The Māori economy is currently worth $70 billion and with it steadily growing at 5 percent per annum, it's expected to reach $100 billion in assets by 2030.
A new report by Te Puni Kōkiri shows an emerging factor in that growth is the increasing number of Māori women now owning their own businesses.
Business owner Nichola Te Kiri loved designing and making clothes long before she decided to quit her old job and make a business out of her passion.
"For me, it started as something that was a sideline thing, a hobby, when I was working full-time, and gave the commitment full 100 percent in 2016 and I haven't looked back."
The Te Matapaeroa Report found that Māori-owned businesses are growing steadily, but more so with Māori women at the helm.
And Māori women now own almost 40 percent of all Māori businesses.
"We are so passionate in what we believe in and who we do things for and which is often not just ourselves but our whānau our hapū and iwi," said Te Kiri.
Māori Women's Development Incorporation supports women starting or expanding companies and requests for their loans, and services have increased in the last financial year. CEO Linda Clay said when COVID got tough, Māori women got going.
"In the past two years, we have witnessed how resilient our women are. When the 2020 lockdowns hit, we had women in event management diversify into courier and delivery services and retail outlets to completely online."
Sectors, where Māori woman owners are thriving, are education, health care, accommodation food services and retail.
Entrepreneur Rhonda Kite has been operating in the media space for 30 years. Her company Kiwa Digital translates media content on apps into different languages.
She believes Māori women approach business from a different perspective.

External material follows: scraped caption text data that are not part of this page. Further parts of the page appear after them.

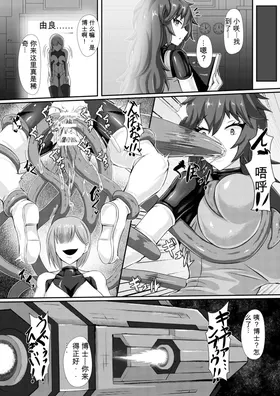第 7 頁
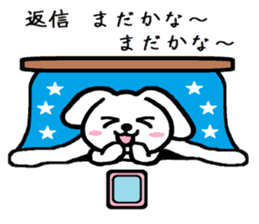 TAREMMY of lop-eared rabbit from Kotatsu sticker #8702396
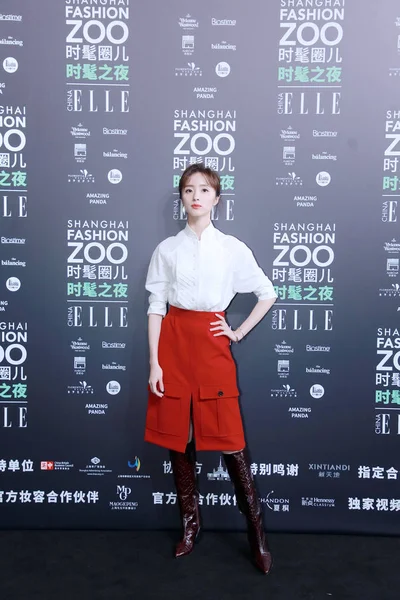 China Shanghai Fashion Zoo X Elle —  Fotos de Stock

"We look at things totally different. We look at people, we look at the planet and then we look at profit," she said.
"It doesn't mean profit is a dirty word, it means we come at it from a different perspective. Mainstream tend to look at it straight away as profit."
Māori women generally don't invest in non-Maori companies, but non-Maori women definitely do invest in Māori companies - 61 percent of those businesses have non-Māori women as active shareholders.
And that may be because the Māori economy is growing faster than the overall New Zealand economy, which follows a trend seen worldwide with indigenous businesses.
Indigenous Trade and Economies consultant Carrie Stoddard-Smith is seeing a "real hunger" to export indigenous economies.
"So a big interest in trade and getting bigger, like tribal assets. Being able to use tribal assets in a commercial way where people can bring in, I guess, more income through trade revenues, rather than relying on domestic markets alone."
Māori women have realised the untapped potential of their heritage and their interest in it both in Aotearoa New Zealand and around the world.
"There's a real openness and I feel things are really changing within our environment and in our society in regards to Māori and Māori businesses especially," said Te Kiri.